I want to pretend that we pioneered (not invented, but started to use widely) a benchmark methodology when we measure not the final throughput, but rather periodic probes (i.e. every 10 sec).
It allows us to draw “stability” graphs, like this one
where we can see not only a final result, but how the system behaves in dynamic.
What’s wrong with existing benchmarks?
Well, all benchmarks are lie, and focusing on throughput does not get any closer to reality.
Benchmarks, like sysbench or tpcc-mysql, start N threads and try to push the database as much as possible, bombarding the system with queries with no pause.
That rarely happens in real life. There are no systems that are pushed to 100% load all time.
So, how we can model it? There are different theories, and the one which describes user’s behavior, is Queueing theory. In short we can assume that users send requests with some arrival rate (which can be different in the different part of day/week/month/year though).

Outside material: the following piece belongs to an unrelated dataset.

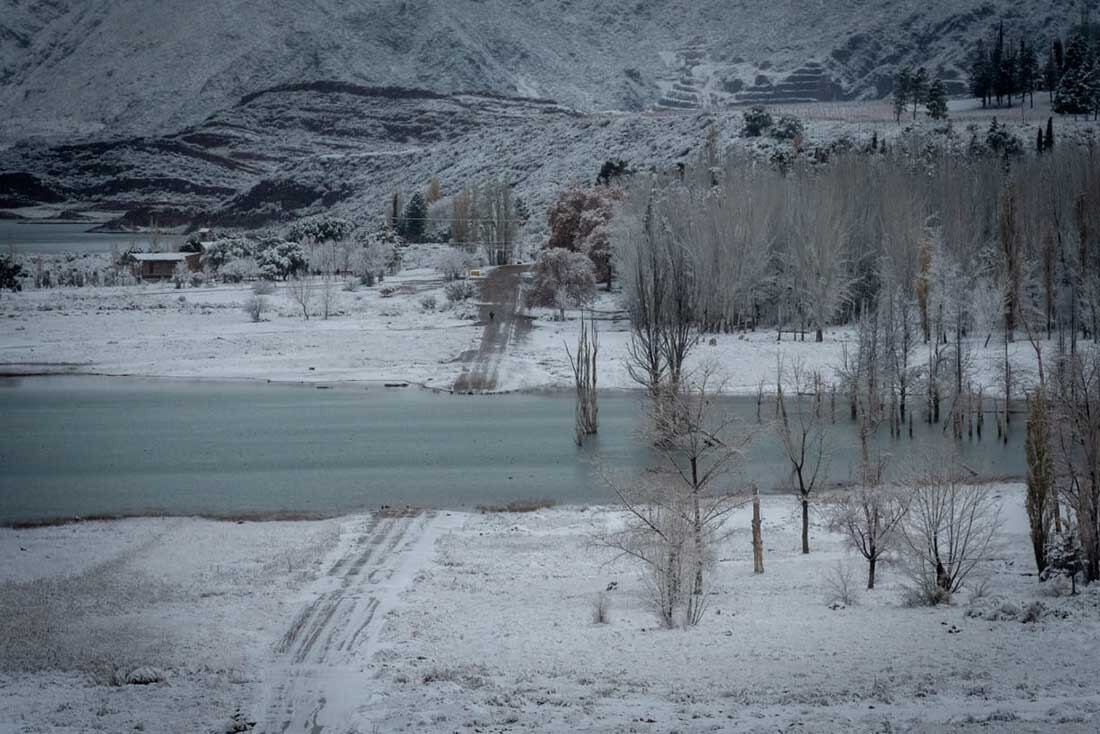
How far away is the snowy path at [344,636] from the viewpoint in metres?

And what is important for an end user is response time, that is how long the user has to wait on results. E.g. when you go to your Facebook profile or Wikipedia page, you expect to get response within second or two.
How we should change the benchmark to base on this model ?

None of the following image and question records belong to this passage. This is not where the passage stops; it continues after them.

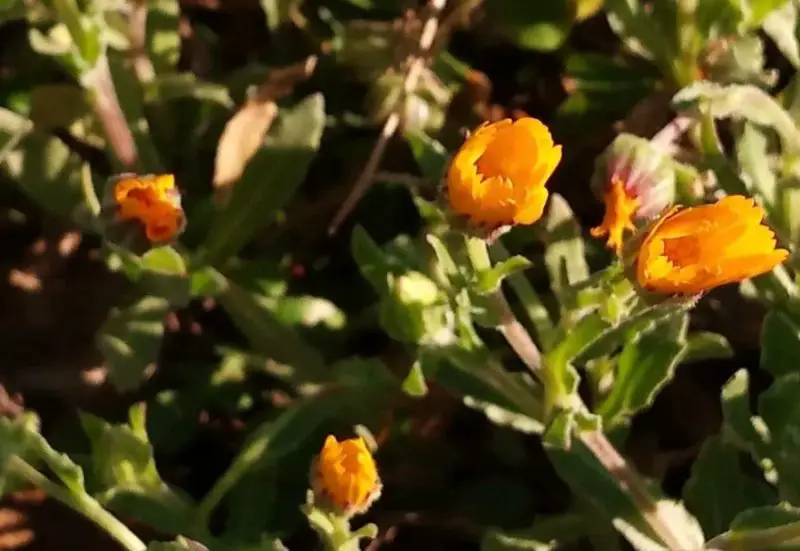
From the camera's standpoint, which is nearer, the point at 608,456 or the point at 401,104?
the point at 608,456

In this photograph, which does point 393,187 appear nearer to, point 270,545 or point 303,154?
point 303,154

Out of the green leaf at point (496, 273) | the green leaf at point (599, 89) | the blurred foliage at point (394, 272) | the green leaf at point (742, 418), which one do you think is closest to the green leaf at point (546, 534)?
the blurred foliage at point (394, 272)

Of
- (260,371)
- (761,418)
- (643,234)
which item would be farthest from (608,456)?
(260,371)

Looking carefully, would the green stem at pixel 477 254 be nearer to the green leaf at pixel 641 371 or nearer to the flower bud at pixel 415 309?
the flower bud at pixel 415 309

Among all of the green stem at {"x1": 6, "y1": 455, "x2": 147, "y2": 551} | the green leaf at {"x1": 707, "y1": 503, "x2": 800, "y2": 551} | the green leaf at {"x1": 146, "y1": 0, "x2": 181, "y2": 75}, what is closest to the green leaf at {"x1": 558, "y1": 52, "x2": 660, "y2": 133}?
the green leaf at {"x1": 146, "y1": 0, "x2": 181, "y2": 75}

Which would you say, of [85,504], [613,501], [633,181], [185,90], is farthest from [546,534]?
[185,90]

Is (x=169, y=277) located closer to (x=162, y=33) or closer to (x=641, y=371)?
(x=162, y=33)
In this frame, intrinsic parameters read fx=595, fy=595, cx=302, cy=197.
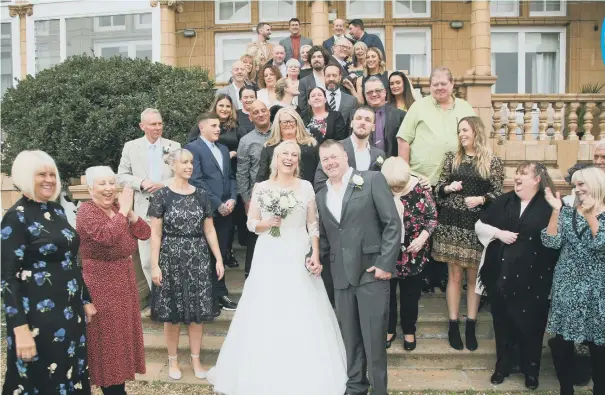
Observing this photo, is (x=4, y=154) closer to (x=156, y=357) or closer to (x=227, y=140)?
(x=227, y=140)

There are my working ideas:
- Benchmark starts N working threads, but they all are idle until asked to handle a request
- Benchmarks generates transactions with a given rate, i.e. M transactions per second and puts into a queue. The interval between arrivals is not uniform, but rather distributed by Exponential distribution, with λ = M. That how it goes if to believe to the Poisson process.

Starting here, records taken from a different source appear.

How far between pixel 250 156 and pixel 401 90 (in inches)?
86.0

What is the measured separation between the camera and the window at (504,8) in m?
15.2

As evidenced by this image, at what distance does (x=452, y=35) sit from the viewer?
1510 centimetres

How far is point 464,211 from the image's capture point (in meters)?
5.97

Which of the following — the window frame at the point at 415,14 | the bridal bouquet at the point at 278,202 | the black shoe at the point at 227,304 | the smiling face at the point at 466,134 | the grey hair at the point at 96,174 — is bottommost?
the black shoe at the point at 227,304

For example, if our target is arrival rate 2 queries per second, then exponential distribution will give us following intervals (in sec) between events: 0.61, 0.43, 1.55, 0.18, 0.01, 0.76, 0.09, 1.26, …
Or if we represent graphically (point means even arrival):
As you see interval is far from being strict 0.5 sec, but 0.5 is the mean of this random generation function. On the graph you see 20 events arrived within 9 seconds.
- Transactions from the queue are handled by one of free threads, or are waiting in the queue until one of threads are ready. The time waiting in the queue is added to a total response time.
- As a result we measure 95% or 99% response times.
What does it give to us? It allows to see:
- What is the response time we may expect having a given arrival rate
- What is the optimal number of working threads (the one that provides best response times)
When it is useful?
At this moment I am looking to answer on questions like:
– When we add additional node to a cluster (e.g. XtraDB Cluster), how does it affect the response time ?
– When we put a load to two nodes instead of three nodes, will it help to improve the response time ?
– Do we need to increase number of working threads when we add nodes ?
Beside cluster testing, it will also help to see an affect of having a side on the server. For example, the famous problem with DROP TABLE performance. Does DROP TABLE, running in separate session, affect a response time of queries that handle user load ? The same for mysqldump, how does it affect short user queries ?
In fact I have a prototype based on sysbench. It is there lp:~vadim-tk/sysbench/inj-rate/. It works like a regular sysbench, but you need to specify the additional parameter
tx-rate, which defines an expected arrival rate (in transactions per second).
There are some results from my early experiments. Assume we have an usual sysbench setup, and we target an arrival rate as 3000 transactions per second (regular sysbench transactions). We vary working threads from 1 to 128.
We can see that 16 threads give best 99% response time (15.74ms final), 32 threads: 16.75 ms, 64 threads: 25.14ms.
And with 128 threads we have pretty terrible unstable response times, with 1579.91ms final.
That means that 16-32 threads is probably best number of concurrently working threads (for this kind of workload and this arrival rate).
Ok, but what happens if we have not enough working threads? You can see it from following graph (1-8 threads):
The queue piles up, waiting time grows, and the final response time grows linearly up to ~30 sec, where benchmark stops, because the queue is full.
I am looking for your comments, do you find it useful?